Methods for mitigation of bio-oil extract toxicity

Levoglucosan (1,6-anhydro-beta-d-glucopyranose) and other anhydrosugars can be produced in significant quantities during fast pyrolysis of lignocellulosic material. Levoglucosan can be extracted and hydrolyzed to produce fermentable glucose, however co-extraction of fermentation inhibitors can reduce ethanol yields. This work was aimed at evaluating various methods for mitigating the toxicity of bio-oil aqueous extract. Among the detoxification techniques tested, it was found that overliming and solvent extraction were able to improve the fermentability of bio-oil hydrolyzates. Overliming was able to increase the yield of ethanol from bio-oil hydrolyzate by 0.19+/-0.01 (g ethanol/g glucose) at 50% volume hydrolyzate and 0.45+/-0.05 (g ethanol/g glucose) at 40% volume hydrolyzate. A number of extractants were examined and the best solvent was tri-n-octylamine with co-solvent 1-octanol. It was able to selectively (100% glucose retention) remove at least 90+/-6.8% of acetic acid, which was the targeted inhibitor in bio-oil hydrolyzate. This increased the ethanol yield by 0.24 (g ethanol/g glucose) at 40% volume of hydrolyzate. In addition, a technique called adaptive evolution of yeasts was applied, which was capable of increasing the ethanol yield by up to 39% when compared with the unadapted parental strains.

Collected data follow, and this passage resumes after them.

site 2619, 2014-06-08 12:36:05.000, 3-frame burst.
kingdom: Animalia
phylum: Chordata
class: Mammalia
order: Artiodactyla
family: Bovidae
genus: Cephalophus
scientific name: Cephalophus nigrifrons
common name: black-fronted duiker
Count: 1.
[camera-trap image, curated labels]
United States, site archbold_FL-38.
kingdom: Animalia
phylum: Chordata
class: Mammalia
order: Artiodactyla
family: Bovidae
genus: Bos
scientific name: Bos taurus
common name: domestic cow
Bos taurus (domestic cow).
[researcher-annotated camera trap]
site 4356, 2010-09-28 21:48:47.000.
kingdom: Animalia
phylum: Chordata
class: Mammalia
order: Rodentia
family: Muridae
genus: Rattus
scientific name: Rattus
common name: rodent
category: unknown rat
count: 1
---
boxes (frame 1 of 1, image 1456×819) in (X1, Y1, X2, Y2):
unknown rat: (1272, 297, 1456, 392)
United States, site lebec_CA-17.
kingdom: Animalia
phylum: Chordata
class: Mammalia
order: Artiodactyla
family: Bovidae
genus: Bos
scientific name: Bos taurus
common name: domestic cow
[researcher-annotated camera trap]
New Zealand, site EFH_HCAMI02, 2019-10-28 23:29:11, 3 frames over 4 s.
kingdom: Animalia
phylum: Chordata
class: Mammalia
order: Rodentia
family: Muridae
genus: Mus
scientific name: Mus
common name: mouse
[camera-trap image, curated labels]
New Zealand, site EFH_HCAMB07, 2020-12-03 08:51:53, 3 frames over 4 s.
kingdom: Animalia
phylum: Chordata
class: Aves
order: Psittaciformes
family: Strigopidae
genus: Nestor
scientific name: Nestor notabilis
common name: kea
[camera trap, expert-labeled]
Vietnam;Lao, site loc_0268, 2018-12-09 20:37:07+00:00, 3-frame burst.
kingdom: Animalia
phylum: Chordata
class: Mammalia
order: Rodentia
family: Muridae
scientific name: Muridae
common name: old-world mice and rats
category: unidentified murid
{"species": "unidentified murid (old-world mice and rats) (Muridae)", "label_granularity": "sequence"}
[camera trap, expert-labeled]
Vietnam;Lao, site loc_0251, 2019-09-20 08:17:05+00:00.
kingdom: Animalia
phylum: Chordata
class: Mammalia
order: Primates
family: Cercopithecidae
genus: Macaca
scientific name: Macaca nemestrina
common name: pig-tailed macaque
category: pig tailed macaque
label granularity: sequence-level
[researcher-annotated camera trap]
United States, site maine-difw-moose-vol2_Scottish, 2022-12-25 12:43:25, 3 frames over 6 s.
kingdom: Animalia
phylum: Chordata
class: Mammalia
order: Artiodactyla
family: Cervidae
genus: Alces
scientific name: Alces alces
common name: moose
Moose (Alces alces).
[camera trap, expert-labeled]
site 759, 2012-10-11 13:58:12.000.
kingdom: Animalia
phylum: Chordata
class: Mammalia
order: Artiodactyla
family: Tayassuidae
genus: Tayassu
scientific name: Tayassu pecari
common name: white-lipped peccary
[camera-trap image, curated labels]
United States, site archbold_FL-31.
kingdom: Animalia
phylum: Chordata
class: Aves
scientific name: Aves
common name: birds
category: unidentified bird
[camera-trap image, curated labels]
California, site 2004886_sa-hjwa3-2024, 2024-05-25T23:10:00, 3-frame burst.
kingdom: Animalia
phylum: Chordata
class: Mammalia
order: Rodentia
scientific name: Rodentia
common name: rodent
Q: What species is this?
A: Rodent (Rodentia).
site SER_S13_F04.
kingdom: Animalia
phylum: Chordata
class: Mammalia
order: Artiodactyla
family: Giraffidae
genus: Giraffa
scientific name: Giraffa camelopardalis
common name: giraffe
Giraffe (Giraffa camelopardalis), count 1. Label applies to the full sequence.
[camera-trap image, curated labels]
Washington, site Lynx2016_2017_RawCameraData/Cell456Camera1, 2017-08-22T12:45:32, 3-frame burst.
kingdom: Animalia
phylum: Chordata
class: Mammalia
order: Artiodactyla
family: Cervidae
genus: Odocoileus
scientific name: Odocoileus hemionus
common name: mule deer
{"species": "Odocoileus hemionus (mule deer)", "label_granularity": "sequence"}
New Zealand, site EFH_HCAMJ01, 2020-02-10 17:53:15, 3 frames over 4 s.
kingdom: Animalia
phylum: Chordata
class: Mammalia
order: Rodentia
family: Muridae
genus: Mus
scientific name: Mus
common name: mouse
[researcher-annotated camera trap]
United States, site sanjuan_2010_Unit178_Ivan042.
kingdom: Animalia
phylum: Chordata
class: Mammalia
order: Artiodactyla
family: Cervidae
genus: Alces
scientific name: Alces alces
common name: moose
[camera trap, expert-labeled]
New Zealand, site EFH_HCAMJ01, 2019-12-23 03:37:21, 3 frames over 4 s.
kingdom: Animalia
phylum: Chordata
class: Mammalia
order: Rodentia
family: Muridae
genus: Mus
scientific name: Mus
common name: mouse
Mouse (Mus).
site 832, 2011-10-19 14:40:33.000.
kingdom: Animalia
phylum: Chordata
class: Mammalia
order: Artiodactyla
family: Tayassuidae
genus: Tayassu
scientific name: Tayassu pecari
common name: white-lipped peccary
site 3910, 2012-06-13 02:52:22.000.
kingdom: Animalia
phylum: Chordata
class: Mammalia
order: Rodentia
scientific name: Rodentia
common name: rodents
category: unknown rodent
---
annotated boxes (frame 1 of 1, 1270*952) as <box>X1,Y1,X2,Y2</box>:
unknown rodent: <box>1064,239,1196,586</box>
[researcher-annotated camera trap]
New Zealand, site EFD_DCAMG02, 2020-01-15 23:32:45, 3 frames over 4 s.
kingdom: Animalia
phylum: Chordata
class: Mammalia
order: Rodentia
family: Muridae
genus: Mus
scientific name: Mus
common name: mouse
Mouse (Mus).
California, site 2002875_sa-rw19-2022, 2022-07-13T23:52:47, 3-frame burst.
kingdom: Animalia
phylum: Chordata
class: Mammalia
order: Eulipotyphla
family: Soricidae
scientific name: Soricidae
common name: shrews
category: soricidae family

Simultaneous saccharification and extractive fermentation of cellulosic substrates.

Alcohol fermentation has traditionally been carried out in aqueous environments because of the ready solubility of reactant (sugar) and product (ethanol). However, extraction of the product ethanol into a nonmiscible phase can result in kinetic benefits due to reduced inhibition of the fermentation reactions. In this study, we report the development of a novel simultaneous saccharification and extractive fermentation (SSEF) process. Ethanol productivity was increased by up to 65% over conventional (nonextractive) fed‐batch simultaneous saccharification systems when calculated on the basis of aqueous phase volume. The amount of water required for SSEF reactions was dramatically reduced from that required for conventional SSF. In batch SSEF reactors with 2.5% aqueous phase, 50% conversion of 25% (aqueous phase concentration) Solka Floc could be achieved in 48 h using 2 FPU/g cellulase.